▸ **Passage for review**:
::::::
NOTE 5 - NET INCOME PER COMMON SHARE AND EQUITY PER COMMON SHARE

Basic net income per share is based on the weighted average number of common shares outstanding.  Diluted net income per share is based on the weighted average number of common shares outstanding and the potentially dilutive effect of employee stock options.  The following table summarizes the shares used in computing basic and diluted net income per share:

   
For the Three Months
   
For the Nine Months
 
   
Ended September 30,
   
Ended September 30,
 
   
2012
   
2011
   
2012
   
2011
 
   
(in thousands)
   
(in thousands)
 
Weighted average common shares outstanding
                       
during the period for Basic computation
    8,681       8,547       8,653       7,960  
Dilutive effect of employee stock options
    71       32       46       40  
                                 
Weighted average common shares outstanding
                               
during the period for Diluted computation
    8,752       8,579       8,699       8,000  



For the nine months ended September 30, 2012, employee stock options to purchase 60,750 shares of common stock were excluded from the calculations of diluted net income per share, as the calculated proceeds from the options’ exercise were greater than the average market price of the Company’s common stock during this period.
::::::
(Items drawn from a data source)
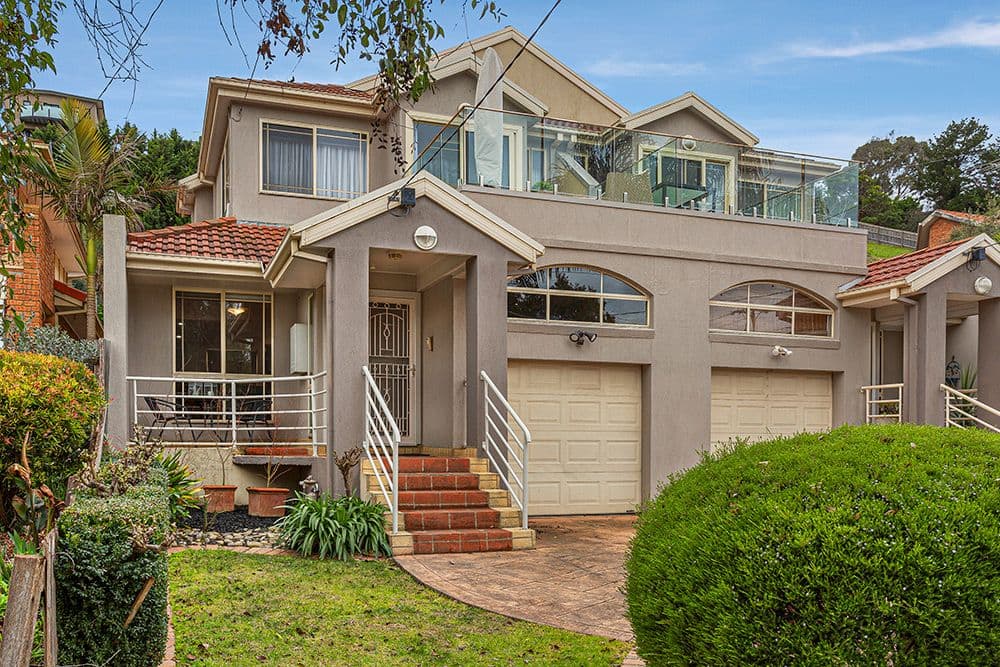 98A Devereaux Street, Oak Park VIC 3046, Oak Park - Image 1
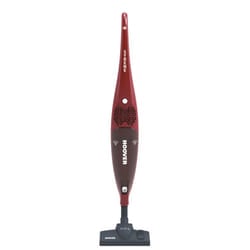 Hoover Syrene Scopa Elettrica S/S SR71-SB03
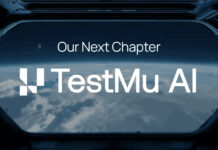 Making Sense of Test Data Insights Agent in LambdaTest Now TestMu AI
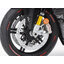 โมเดลมอเตอร์ไซด์ทามิย่า ขนาด 1/12 Tamiya TA14140 Ducati Superleggera V4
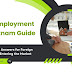 The Employment in Vietnam Guide: 12 Key Legal Answers for Foreign Companies Entering the Market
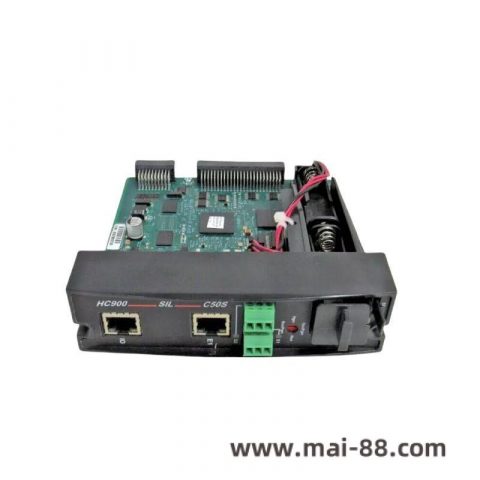 GE R2X4N1T1B2T0ARXi2 - Intel i3-6100E 2.7GHz Industrial PC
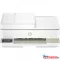 HP Envy 6520e A4 színes tintasugaras multifunkciós nyomtató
::::::
▸ **Work instruction 1**:
Answer these questions using the note on net income per common share:
(a) Besides the weighted average number of common shares outstanding, what is diluted net income per share based on?
(b) What was the weighted average number of common shares outstanding for the diluted computation for the three months ended September 30, 2012?
(c) For the nine months ended September 30, 2012, options to purchase how many shares of common stock were excluded from the calculations of diluted net income per share?
▸ **Work instruction 2**: Write the next part of the note on net income per common share, picking up after its final sentence.
The records are separate material and are not connected to the note on net income per common share.

▸ **Task output 1**:
(a) The potentially dilutive effect of employee stock options.
(b) 8,752 thousand shares.
(c) 60,750 shares.

▸ **Task output 2**:
The Company has 15,000,000 authorized shares of Class A Stock and 1,040,000 authorized shares of Class B Stock.  As of September 30, 2012, 7,813,892 shares of Class A Stock and 881,452 shares of Class B Stock were issued and outstanding.  As of September 30, 2011, 7,710,195 shares of Class A Stock and 881,452 shares of Class B Stock were issued and outstanding.  The par value for both classes is $1.00 per share.  For the three months ended September 30, 2012 and September 30, 2011, the Company issued 35,835 and 28,049 shares of Class A Stock, respectively.  For the nine months ended September 30, 2012 and September 30, 2011, the Company issued 84,386 and 66,251 share of Class A Stock.  In addition, on July 20, 2011 and August 15, 2011, the Company completed the sale of 804,290 shares and 84,000 shares of its Class A Stock, respectively.

Equity per common share was $13.39 and $13.91 at September 30, 2012 and December 31, 2011, respectively.  These amounts were computed by dividing common stockholders' equity by the number of weighted average shares of common stock outstanding on September 30, 2012 and December 31, 2011, respectively.

NOTE 6 - REGULATORY PROCEEDINGS

Our water and wastewater utilities generate operating revenue from customers based on rates that are established by state Public Service Commissions through a rate setting process that may include public hearings, evidentiary hearings and the submission of evidence and testimony in support of the requested level of rates by the Company.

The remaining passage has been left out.